# Do this:
Would you output the whole listing below, exactly as it reads?

═══ Supplied data

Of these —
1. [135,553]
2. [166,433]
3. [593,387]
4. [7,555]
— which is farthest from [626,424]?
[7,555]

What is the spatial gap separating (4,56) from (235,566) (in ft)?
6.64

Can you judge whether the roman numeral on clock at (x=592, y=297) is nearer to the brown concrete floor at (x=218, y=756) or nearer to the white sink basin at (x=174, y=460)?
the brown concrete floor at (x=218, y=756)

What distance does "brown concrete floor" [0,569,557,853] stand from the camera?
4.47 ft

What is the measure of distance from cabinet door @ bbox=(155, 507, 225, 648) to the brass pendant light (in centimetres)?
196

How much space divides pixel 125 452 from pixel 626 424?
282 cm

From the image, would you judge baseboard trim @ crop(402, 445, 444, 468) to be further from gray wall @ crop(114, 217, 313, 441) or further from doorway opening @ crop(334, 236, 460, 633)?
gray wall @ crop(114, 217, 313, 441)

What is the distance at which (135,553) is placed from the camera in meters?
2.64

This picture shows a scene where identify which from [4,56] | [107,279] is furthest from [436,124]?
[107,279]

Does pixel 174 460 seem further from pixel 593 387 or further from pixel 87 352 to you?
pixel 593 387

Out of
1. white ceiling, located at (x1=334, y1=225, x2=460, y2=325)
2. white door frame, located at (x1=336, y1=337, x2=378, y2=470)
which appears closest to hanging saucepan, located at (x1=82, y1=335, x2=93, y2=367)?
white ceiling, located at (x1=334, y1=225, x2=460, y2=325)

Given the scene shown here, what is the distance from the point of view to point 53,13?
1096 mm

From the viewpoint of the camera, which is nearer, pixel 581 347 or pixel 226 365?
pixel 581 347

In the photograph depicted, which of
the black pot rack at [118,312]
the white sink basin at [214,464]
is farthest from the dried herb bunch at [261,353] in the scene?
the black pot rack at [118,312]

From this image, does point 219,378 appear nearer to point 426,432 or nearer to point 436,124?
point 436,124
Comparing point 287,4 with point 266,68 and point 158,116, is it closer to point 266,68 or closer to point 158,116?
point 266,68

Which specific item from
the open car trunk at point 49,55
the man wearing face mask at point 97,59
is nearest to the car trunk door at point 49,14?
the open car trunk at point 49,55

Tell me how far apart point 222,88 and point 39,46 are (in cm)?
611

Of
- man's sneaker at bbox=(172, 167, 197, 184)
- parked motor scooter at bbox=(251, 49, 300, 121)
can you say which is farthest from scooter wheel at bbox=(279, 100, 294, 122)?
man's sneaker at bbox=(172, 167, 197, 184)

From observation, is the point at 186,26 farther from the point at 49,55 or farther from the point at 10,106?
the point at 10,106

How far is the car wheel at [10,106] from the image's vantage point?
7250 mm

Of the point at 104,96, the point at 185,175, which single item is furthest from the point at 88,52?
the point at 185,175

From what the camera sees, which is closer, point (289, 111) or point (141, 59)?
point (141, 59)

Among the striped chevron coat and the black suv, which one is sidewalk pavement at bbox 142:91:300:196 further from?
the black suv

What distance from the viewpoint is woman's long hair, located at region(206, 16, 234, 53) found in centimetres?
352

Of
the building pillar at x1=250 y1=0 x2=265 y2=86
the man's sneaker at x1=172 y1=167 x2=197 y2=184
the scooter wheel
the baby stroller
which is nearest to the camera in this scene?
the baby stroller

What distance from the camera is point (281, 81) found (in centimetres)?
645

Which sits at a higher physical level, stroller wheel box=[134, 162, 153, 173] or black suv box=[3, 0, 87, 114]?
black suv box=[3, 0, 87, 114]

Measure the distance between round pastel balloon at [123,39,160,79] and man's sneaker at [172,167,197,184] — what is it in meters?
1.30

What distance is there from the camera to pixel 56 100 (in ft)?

══════

# Reply to the task:
Of these —
1. [135,553]
2. [166,433]
3. [593,387]
4. [7,555]
— which is farthest from [626,424]?
[7,555]

What is the spatial gap separating (4,56) from (235,566) (in ft)?
6.64

Can you judge whether the roman numeral on clock at (x=592, y=297) is nearer to the brown concrete floor at (x=218, y=756) or nearer to the white sink basin at (x=174, y=460)?
the brown concrete floor at (x=218, y=756)

What distance does "brown concrete floor" [0,569,557,853] stand from the camera?
4.47 ft

What is the measure of distance from cabinet door @ bbox=(155, 507, 225, 648) to the brass pendant light (in centimetres)?
196

How much space divides pixel 125 452 from pixel 626 424?
282 cm

From the image, would you judge baseboard trim @ crop(402, 445, 444, 468) to be further from gray wall @ crop(114, 217, 313, 441) or further from doorway opening @ crop(334, 236, 460, 633)?
gray wall @ crop(114, 217, 313, 441)

What is the distance at which (135,553) is placed from the camera in meters?
2.64

This picture shows a scene where identify which from [4,56] | [107,279] is furthest from [436,124]?
[107,279]

Does pixel 174 460 seem further from pixel 593 387 or further from pixel 87 352 to you?
pixel 593 387

Out of
1. white ceiling, located at (x1=334, y1=225, x2=460, y2=325)
2. white door frame, located at (x1=336, y1=337, x2=378, y2=470)
which appears closest to hanging saucepan, located at (x1=82, y1=335, x2=93, y2=367)?
white ceiling, located at (x1=334, y1=225, x2=460, y2=325)

Given the scene shown here, what is the distance from the point of view to point 53,13?
1096 mm

From the viewpoint of the camera, which is nearer, pixel 581 347 or pixel 226 365?
pixel 581 347

In the photograph depicted, which of
the black pot rack at [118,312]
the white sink basin at [214,464]
is farthest from the dried herb bunch at [261,353] in the scene?
the black pot rack at [118,312]

From this image, does point 219,378 appear nearer to point 426,432 or nearer to point 436,124?
point 436,124
Comparing point 287,4 with point 266,68 and point 158,116, is it closer to point 266,68 or closer to point 158,116?
point 266,68

Which specific item from
the open car trunk at point 49,55
the man wearing face mask at point 97,59
is nearest to the car trunk door at point 49,14?
the open car trunk at point 49,55

Tell me how far apart point 222,88 and point 39,46 are (in cm)?
611

Of
- man's sneaker at bbox=(172, 167, 197, 184)
- parked motor scooter at bbox=(251, 49, 300, 121)
can you say which is farthest from scooter wheel at bbox=(279, 100, 294, 122)?
man's sneaker at bbox=(172, 167, 197, 184)

From observation, is the point at 186,26 farther from the point at 49,55 or farther from the point at 10,106?
the point at 10,106

How far is the car wheel at [10,106] from the image's vantage point?
7250 mm

Of the point at 104,96, the point at 185,175, which single item is furthest from the point at 88,52?
the point at 185,175

From what the camera sees, which is closer, point (289, 111) or point (141, 59)?
point (141, 59)

Among the striped chevron coat and the black suv, which one is sidewalk pavement at bbox 142:91:300:196 further from?
the black suv

What distance from the viewpoint is woman's long hair, located at region(206, 16, 234, 53) found in centimetres?
352

Of
the building pillar at x1=250 y1=0 x2=265 y2=86
the man's sneaker at x1=172 y1=167 x2=197 y2=184
the scooter wheel
the baby stroller
which is nearest to the camera in this scene?
the baby stroller

What distance from the camera is point (281, 81) found (in centimetres)?
645

Which sits at a higher physical level, stroller wheel box=[134, 162, 153, 173] or black suv box=[3, 0, 87, 114]?
black suv box=[3, 0, 87, 114]

Measure the distance between round pastel balloon at [123,39,160,79] and man's sneaker at [172,167,197,184] — what is it in meters?
1.30

What distance is there from the camera to pixel 56 100 (in ft)?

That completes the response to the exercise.